Là c'était méga cool ! Y'avait de la bagarre, de la bagarre, et des explosions. Bref, tout c'que j'aime. Et une vraie grosse difficulté, comme si tu nous avais gardé le plus sex' pour la fin. Nan, c'est cool. J'aime bien les missions qui commencent avec un plan de base, que ça parte en couille et qu'il faille improviser. Parce que mine de rien, c'est là qu'on voit la créativité. Perso quand j'écris et que je rajoute une contrainte, j'essaie d'improviser autour. Tu vois c'que j'veux dire ? 'fin bref.

Tu prends cher ! C'est justifié quand même au bout d'un moment, mais ouais c'est bien. Ca aurait été dommage que tu t'en sortes tranquillou. Ca aurait manqué d'enjeu. Même si, étant une mission on se doute que tu vas t'en sortir... Mais tu vois le genre. Y'a un rythme, un truc qui pousse à lire encore.

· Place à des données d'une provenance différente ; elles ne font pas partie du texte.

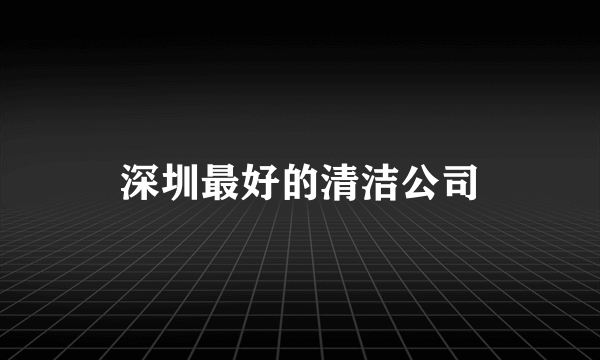 深圳最好的清洁公司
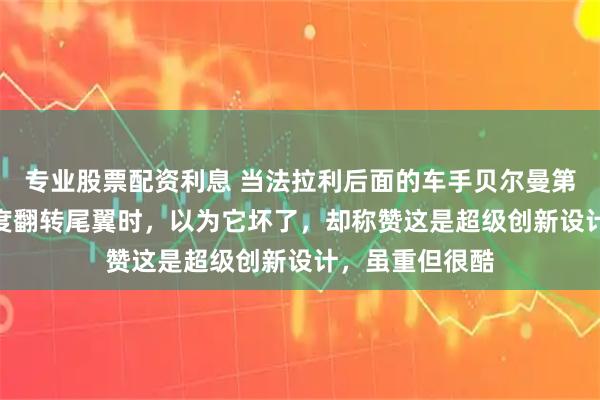专业股票配资利息 当法拉利后面的车手贝尔曼第一次看到270度翻转尾翼时,以为它坏了,却称赞这是超级创新设计,虽重但很酷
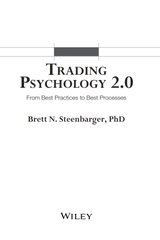 Trading Psychology 2.0: From Best Practices to Best Processes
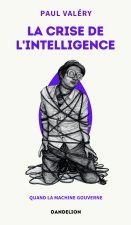 LA CRISE DE L'INTELLIGENCE : QUAND LA MACHINE GOUVERNE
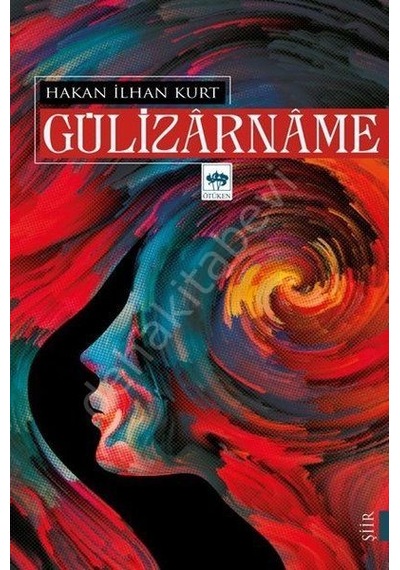 Gülizârnâme Hakan Ilhan Kurt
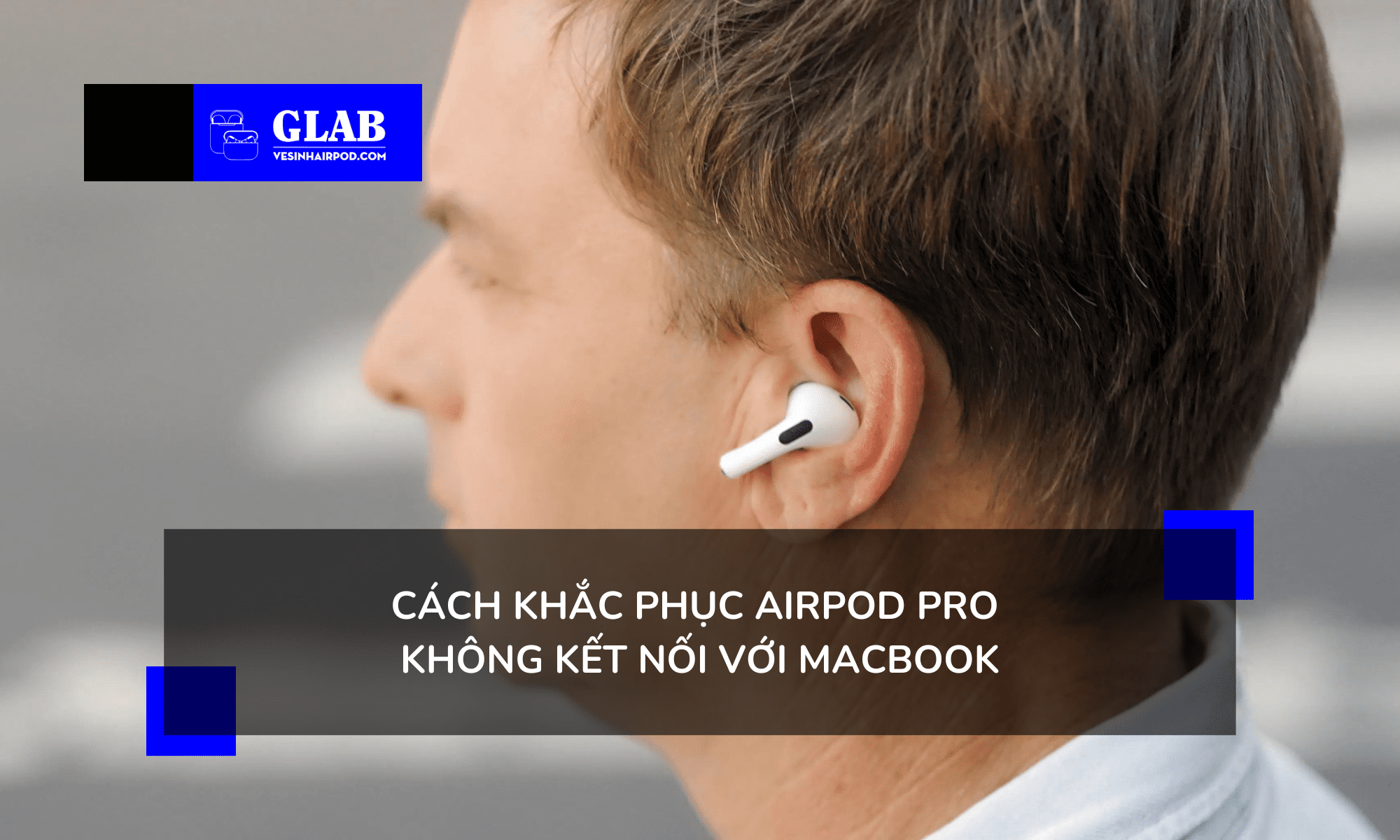 airpods-pro-khong-ket-noi-voi-macbook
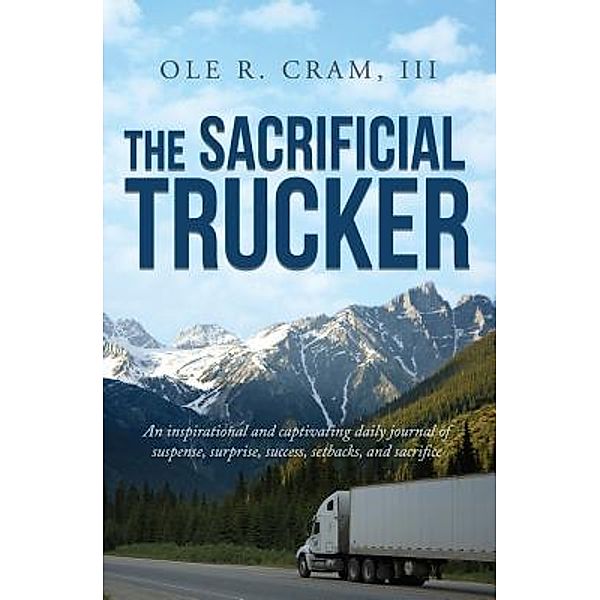 The Sacrificial Trucker / Ole Cram Media, Ole R. Cram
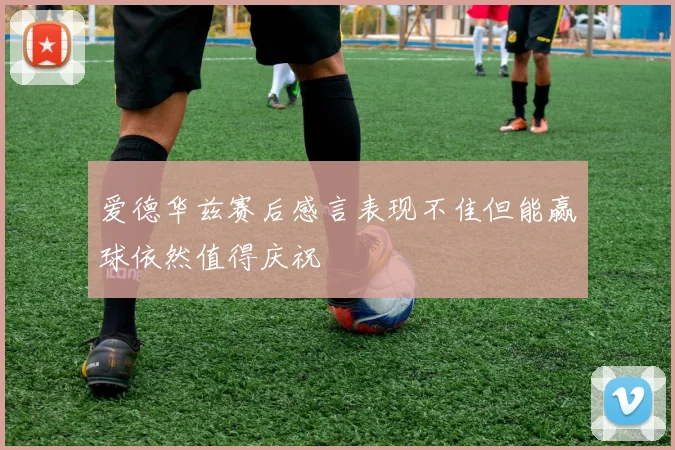 爱德华兹赛后感言表现不佳但能赢球依然值得庆祝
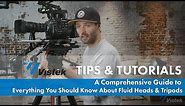 Fluid Heads & Tripods: Everything You Should Know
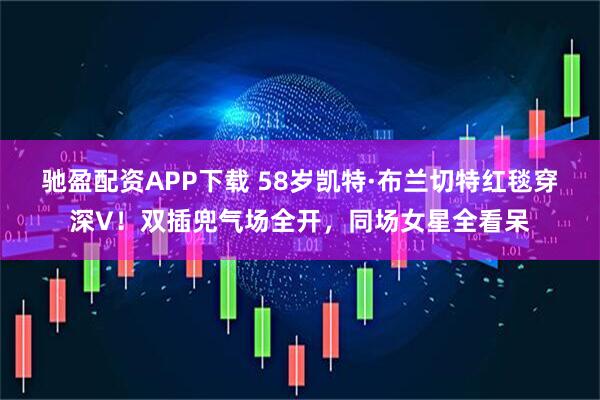 驰盈配资APP下载 58岁凯特·布兰切特红毯穿深V！双插兜气场全开，同场女星全看呆
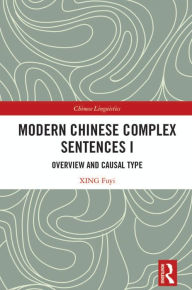Title: Modern Chinese Complex Sentences I: Overview and Causal Type, Author: XING Fuyi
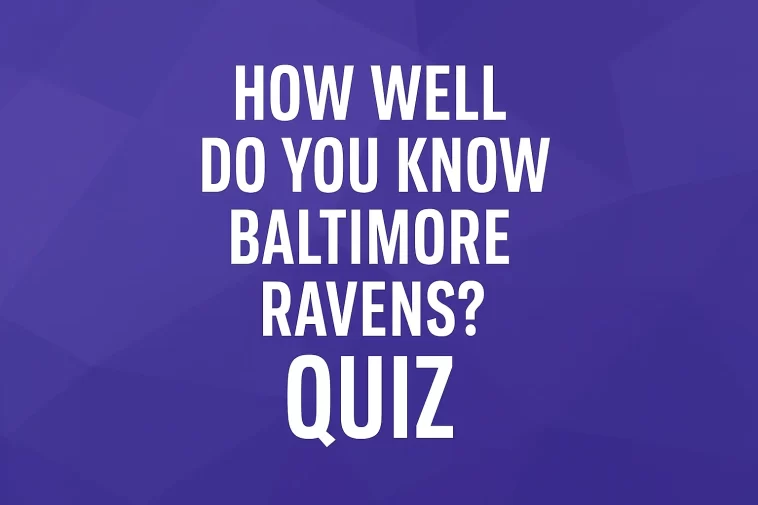 How Well Do You Know Baltimore Ravens? Quiz 1 Baltimore Ravens Quiz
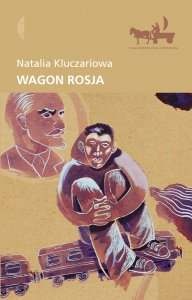 Okładka: Natalia Kluczariowa - Wagon Rosja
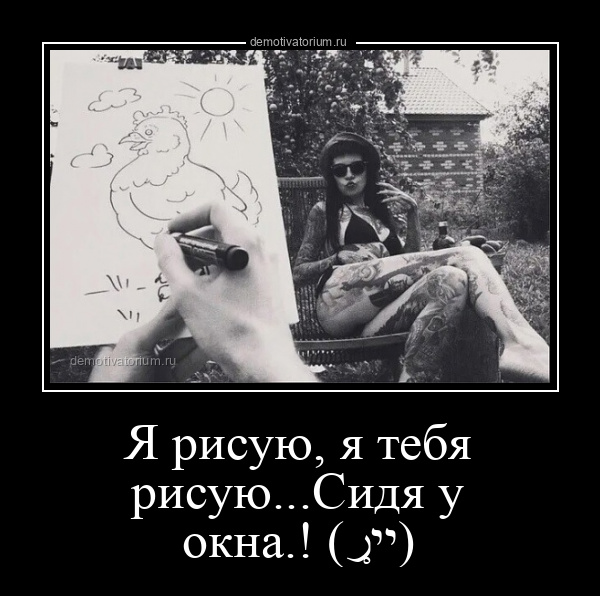 Демотиватор Я Рисую, Я Тебя Рисую.Сидя У Окна.! (ړײ)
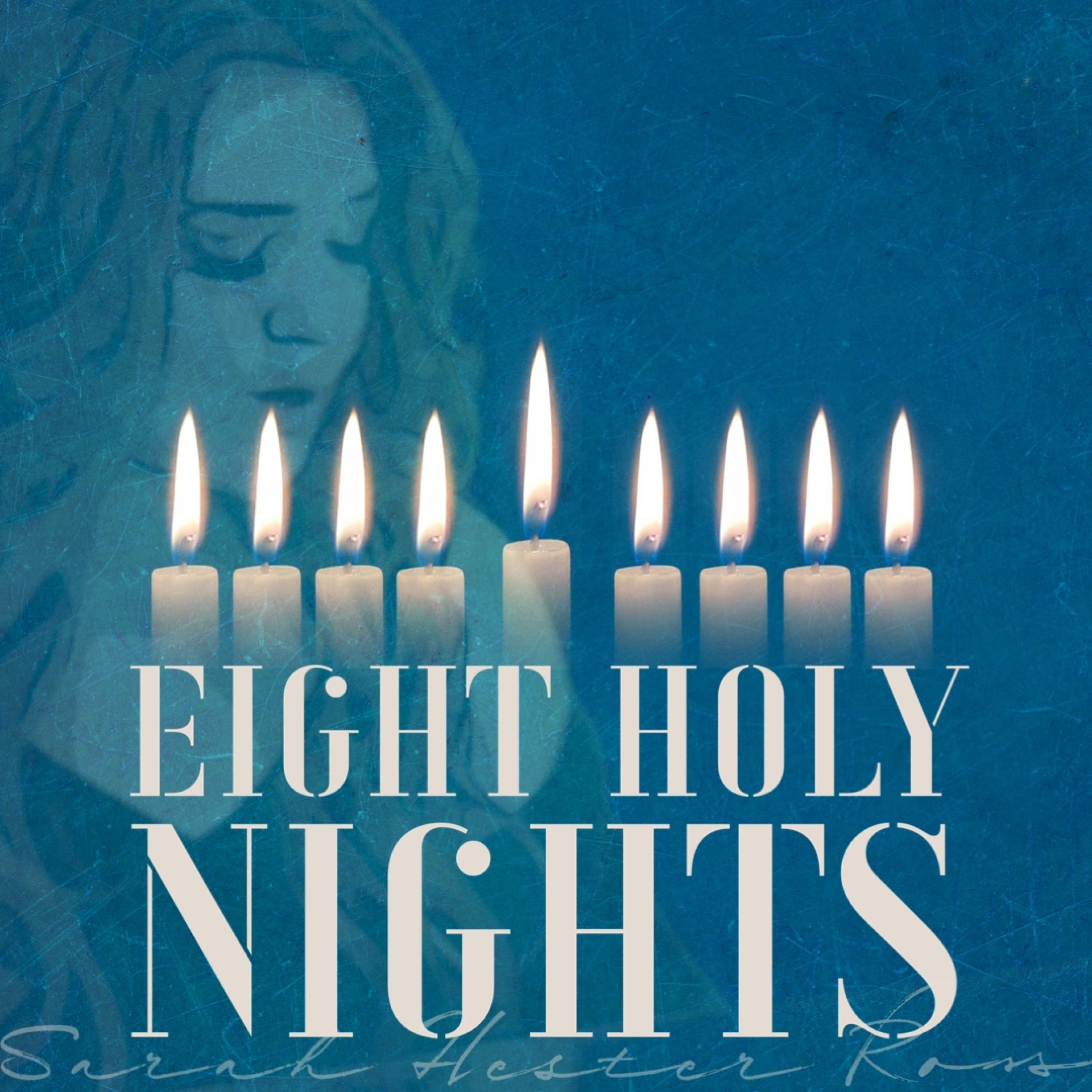 Eight Holy Nights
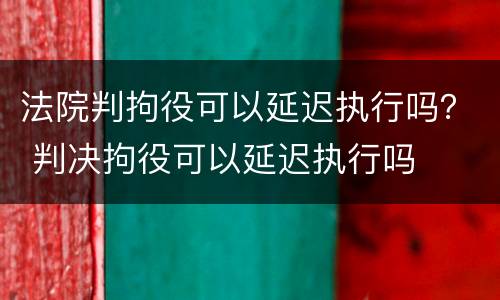 法院判拘役可以延迟执行吗？ 判决拘役可以延迟执行吗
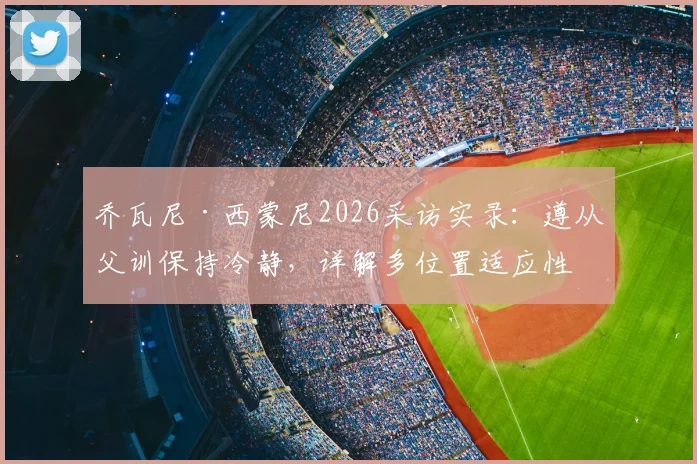 乔瓦尼·西蒙尼2026采访实录:遵从父训保持冷静,详解多位置适应性如何助力其球队定位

Le chapitre avec la mitrailleuse, c'était rigolo ouais. P'tête un peu facile, mais bon... si on gueule à chaque fois qu'un truc est facile... c'est interdire le heureux hasard. Ouais.

Par contre la fin c'est dommage ^^ J'aurai aimé voir plus. Ok, on part sur un dodo si j'ai bien compris, mais... bah y'a pas de "merci mec" de poignée de main virile, rien. C'est, fade out et point barre. J'avoue, j'aurai aimé une vraie conclusion, mais bon. Ca sera p'tête pour plus tard ^^

J'suis assez content de ta série en tout cas. En plus d'être cool à lire, elle donne plein d'éléments. Bref, t'as rempli ta mission avec brio.

Difficile, 37 xp, 370 munnies, 4 + 1 PS. 3 en magie, 2 en dex.